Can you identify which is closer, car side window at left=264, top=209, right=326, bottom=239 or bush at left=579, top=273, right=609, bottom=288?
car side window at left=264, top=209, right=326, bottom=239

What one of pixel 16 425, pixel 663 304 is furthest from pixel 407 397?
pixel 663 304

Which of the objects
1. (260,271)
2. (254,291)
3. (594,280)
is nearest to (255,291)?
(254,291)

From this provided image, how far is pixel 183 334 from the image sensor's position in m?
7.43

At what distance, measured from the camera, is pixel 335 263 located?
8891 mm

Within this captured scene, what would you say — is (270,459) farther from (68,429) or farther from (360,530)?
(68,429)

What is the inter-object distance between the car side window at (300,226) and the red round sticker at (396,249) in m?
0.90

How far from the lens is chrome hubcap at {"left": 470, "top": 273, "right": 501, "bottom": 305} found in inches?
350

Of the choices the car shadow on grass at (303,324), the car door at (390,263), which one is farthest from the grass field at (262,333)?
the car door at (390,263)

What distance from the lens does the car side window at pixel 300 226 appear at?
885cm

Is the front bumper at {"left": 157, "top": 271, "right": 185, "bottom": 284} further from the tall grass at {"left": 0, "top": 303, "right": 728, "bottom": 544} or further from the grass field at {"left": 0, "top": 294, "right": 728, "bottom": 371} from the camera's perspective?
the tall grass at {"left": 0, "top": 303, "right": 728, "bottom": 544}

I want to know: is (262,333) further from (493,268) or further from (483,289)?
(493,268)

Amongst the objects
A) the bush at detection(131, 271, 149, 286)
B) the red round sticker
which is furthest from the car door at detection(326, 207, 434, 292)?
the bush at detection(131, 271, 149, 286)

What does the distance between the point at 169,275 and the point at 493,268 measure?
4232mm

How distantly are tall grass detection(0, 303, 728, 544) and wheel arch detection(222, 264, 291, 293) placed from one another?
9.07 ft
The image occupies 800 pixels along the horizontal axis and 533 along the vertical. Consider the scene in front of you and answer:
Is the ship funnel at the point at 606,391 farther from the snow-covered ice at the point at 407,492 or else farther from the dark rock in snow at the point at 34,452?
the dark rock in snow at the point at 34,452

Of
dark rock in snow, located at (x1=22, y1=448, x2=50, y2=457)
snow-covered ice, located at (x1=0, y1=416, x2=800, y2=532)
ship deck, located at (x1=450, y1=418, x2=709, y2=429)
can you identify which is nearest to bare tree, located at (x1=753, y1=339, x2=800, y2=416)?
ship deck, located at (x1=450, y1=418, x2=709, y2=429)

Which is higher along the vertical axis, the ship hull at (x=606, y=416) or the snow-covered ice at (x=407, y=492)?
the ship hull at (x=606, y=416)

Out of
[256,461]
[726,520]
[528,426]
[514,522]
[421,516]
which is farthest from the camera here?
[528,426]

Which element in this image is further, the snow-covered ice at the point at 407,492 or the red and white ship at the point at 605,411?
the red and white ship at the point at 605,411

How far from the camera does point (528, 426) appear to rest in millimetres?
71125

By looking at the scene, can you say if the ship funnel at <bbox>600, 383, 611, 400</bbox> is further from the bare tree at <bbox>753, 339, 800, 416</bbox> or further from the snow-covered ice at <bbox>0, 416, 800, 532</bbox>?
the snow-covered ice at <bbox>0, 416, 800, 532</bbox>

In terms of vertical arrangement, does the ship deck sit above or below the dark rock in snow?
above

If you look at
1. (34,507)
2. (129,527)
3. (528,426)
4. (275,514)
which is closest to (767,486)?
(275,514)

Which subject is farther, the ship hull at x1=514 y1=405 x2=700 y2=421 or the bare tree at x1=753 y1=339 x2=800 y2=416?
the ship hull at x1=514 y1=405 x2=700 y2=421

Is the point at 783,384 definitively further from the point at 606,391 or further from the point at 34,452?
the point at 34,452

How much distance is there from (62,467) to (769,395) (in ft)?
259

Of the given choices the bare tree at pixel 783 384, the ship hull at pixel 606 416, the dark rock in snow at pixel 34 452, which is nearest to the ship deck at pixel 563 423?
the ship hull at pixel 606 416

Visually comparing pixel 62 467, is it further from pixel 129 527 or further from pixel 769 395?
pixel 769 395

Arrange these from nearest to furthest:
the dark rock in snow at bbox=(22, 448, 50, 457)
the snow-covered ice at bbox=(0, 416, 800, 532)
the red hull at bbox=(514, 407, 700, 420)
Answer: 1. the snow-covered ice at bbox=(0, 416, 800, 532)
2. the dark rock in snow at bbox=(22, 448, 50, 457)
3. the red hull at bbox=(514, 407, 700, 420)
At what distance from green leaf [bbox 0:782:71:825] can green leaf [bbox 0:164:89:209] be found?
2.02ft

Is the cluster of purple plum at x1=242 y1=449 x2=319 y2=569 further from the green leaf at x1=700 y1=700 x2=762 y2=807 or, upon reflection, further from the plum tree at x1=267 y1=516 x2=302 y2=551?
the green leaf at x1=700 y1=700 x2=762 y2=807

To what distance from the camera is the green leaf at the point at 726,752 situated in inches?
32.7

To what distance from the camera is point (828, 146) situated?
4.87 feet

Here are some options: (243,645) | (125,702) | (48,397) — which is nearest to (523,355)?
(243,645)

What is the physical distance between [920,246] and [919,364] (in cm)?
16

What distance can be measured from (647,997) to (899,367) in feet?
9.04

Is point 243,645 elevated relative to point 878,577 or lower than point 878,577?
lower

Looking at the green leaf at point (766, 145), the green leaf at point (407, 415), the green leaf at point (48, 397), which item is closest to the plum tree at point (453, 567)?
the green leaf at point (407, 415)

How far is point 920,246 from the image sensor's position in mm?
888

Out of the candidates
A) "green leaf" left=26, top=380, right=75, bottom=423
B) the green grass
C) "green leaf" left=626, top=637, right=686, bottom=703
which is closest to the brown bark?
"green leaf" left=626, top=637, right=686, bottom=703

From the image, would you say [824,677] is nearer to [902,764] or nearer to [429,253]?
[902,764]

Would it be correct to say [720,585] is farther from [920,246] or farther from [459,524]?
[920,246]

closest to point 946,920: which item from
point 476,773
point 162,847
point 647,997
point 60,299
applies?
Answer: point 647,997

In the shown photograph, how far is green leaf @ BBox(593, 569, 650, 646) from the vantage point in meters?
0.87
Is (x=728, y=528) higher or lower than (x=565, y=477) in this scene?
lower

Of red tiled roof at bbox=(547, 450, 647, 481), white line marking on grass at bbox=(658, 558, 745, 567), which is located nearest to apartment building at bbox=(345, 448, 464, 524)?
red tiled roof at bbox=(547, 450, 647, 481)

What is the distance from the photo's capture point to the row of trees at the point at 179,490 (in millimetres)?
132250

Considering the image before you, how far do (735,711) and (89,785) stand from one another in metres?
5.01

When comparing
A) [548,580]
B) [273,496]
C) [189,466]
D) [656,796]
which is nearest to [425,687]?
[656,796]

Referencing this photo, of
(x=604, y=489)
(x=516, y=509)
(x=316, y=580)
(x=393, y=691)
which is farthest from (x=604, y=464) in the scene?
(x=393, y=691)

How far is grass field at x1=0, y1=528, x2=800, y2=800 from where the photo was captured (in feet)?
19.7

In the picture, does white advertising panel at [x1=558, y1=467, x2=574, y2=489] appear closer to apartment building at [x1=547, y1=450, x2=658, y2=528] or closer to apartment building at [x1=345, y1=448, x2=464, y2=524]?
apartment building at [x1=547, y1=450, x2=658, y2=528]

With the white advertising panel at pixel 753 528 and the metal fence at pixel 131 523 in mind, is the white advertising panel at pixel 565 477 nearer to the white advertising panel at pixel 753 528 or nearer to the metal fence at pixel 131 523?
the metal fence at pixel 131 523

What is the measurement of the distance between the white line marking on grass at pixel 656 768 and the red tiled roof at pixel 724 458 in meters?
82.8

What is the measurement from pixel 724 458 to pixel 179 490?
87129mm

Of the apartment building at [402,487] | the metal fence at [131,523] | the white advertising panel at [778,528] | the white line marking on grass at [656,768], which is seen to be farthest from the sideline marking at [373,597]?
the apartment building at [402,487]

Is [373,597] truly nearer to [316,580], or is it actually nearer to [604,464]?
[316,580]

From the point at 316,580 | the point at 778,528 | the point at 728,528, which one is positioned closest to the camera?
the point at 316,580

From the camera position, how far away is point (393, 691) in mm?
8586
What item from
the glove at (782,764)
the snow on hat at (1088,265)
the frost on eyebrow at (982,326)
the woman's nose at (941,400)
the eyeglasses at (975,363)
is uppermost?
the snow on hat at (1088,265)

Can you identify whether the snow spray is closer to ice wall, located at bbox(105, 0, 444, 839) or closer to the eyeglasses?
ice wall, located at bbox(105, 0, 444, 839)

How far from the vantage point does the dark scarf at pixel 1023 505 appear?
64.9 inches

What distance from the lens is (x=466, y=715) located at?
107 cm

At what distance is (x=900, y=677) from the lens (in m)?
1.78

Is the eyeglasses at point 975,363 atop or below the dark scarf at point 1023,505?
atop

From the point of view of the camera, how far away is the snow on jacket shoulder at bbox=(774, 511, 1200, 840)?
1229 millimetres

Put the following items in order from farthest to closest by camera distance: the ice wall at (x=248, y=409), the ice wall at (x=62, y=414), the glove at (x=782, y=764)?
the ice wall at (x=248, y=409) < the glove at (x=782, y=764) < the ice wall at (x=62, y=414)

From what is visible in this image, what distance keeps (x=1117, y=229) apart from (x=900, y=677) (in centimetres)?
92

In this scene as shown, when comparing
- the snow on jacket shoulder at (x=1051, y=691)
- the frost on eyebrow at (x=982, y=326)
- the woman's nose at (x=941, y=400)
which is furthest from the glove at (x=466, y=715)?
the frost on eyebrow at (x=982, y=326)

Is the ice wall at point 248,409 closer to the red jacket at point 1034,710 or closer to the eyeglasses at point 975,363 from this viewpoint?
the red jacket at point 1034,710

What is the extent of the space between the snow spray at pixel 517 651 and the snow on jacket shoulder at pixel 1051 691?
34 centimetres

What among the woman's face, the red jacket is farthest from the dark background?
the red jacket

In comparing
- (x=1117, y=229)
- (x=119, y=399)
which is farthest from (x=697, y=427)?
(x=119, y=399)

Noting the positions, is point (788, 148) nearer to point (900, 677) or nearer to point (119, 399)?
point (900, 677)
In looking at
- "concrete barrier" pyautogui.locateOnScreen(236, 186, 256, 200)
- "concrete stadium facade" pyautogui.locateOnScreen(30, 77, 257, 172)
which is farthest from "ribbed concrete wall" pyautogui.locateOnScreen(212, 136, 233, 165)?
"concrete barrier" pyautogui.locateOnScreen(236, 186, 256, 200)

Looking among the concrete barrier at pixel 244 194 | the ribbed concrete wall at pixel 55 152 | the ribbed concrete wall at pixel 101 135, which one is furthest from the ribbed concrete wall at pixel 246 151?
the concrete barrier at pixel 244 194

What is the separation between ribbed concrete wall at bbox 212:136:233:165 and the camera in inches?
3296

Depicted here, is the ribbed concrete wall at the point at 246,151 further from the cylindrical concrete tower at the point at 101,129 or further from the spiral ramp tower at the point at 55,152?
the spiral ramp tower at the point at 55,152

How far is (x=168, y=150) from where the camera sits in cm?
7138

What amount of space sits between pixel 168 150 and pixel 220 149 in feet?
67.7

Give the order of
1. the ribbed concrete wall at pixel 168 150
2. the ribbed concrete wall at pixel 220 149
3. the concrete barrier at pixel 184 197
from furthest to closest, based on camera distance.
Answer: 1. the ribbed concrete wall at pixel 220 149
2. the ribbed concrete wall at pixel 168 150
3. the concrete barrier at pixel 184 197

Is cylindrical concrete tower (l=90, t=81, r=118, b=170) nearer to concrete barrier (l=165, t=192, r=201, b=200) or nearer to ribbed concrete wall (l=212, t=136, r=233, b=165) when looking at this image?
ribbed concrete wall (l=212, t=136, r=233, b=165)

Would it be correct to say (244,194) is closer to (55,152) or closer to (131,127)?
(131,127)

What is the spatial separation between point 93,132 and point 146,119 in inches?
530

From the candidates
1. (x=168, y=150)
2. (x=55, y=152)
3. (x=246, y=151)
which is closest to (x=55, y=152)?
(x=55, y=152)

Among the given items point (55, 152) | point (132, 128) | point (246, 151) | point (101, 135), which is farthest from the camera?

------------------------------------

YOUR TASK — Render the stretch of the records from the line that contains "Can you identify whether" through the line that contains "1229 millimetres" as a Markdown table with the columns No. and Line. Number each row, and leave out blank lines.

EXPECTED OUTPUT —
| No. | Line |
|---|---|
| 1 | Can you identify whether the snow spray is closer to ice wall, located at bbox(105, 0, 444, 839) or closer to the eyeglasses? |
| 2 | ice wall, located at bbox(105, 0, 444, 839) |
| 3 | How far from the vantage point does the dark scarf at pixel 1023 505 appear? |
| 4 | 64.9 inches |
| 5 | What distance from the lens is (x=466, y=715) located at? |
| 6 | 107 cm |
| 7 | At what distance is (x=900, y=677) from the lens (in m)? |
| 8 | 1.78 |
| 9 | Is the eyeglasses at point 975,363 atop or below the dark scarf at point 1023,505? |
| 10 | atop |
| 11 | From the point of view of the camera, how far away is the snow on jacket shoulder at bbox=(774, 511, 1200, 840)? |
| 12 | 1229 millimetres |